I'll post an update once I talk to vet and/or go home for lunch. Thanks everyone.


----------



## Tiny Poodles (Jun 20, 2013)

5 or 6 days would be my worry point, but would not expect anything until she has been off the binding diet for a couple of days!


Sent from Petguide.com Free App


----------



## Lily's-Mom (May 31, 2012)

The vet recommended keeping her on the bland (binding) diet until poop was normal. How long should I keep her on the beef and rice diet if no poop? 5 or 6 days without poop would really worry me.
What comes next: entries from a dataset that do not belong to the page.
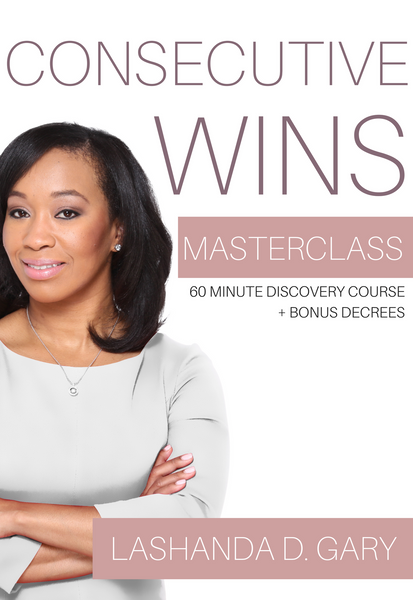 CONSECUTIVE WINS MASTERCLASS - DreamBuildSuccess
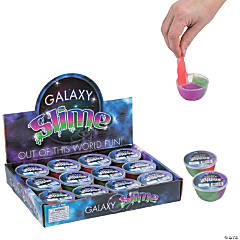 Galaxy Slime Tubs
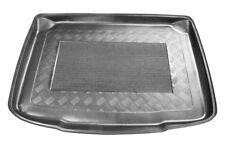 OPPL Classic Kofferraumwanne Antirutsch für Chrysler Crossfire Coupe 2002-2007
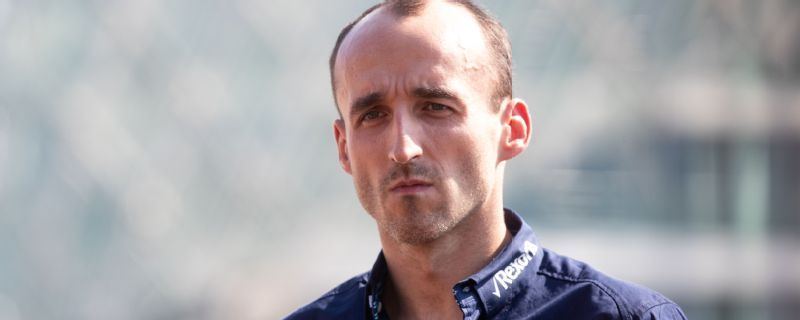 Robert Kubica return shows 'nothing is impossible'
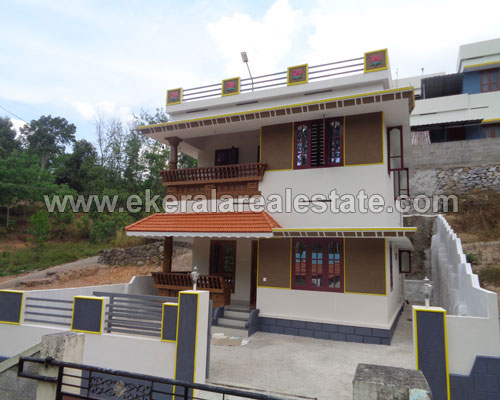 Powdikonam New House for sale Powdikonam Sreekaryam properties trivandrum kerala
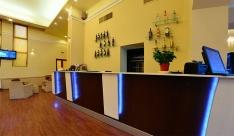 Restaurante nunta Restaurant Chios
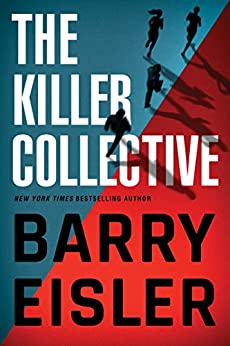 The Killer Collective by [Eisler, Barry]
Should I add a little kibble? Oh geez...I'm confused. Going to call vet during my lunch break. Thanks again for your input. I really appreciate it. :adore:


----------



## Chagall's mom (Jan 9, 2010)

If her energy level is good, she's eating, she has no fever, I don't think you need to worry (easy to say, harder to do!). I promise you she_ will _do doo-doo again.  Typically my dogs have rebounded from "ordinary" GI distress following 3-4 days of strictly bland diet. You know by now I'm a linking fool, so here's one!
Diarrhea in Dogs: Don?t Let It Catch You Unprepared


----------



## Lily's-Mom (May 31, 2012)

Thanks, will check out that link. Yes, all her vital signs were good and vet said she's a healthy dog (this was the first time this particular vet saw her, we usually see his son). So I'll try not to freak out about no poop and continue with the bland diet. Thanks


----------



## Chagall's mom (Jan 9, 2010)

Another good source to bookmark for any health concerns IMO is the Merck Veterinary Manual. Here's a link to the GI section for dogs.:dog: I will quit linking now, hope all is soon well with Lily!!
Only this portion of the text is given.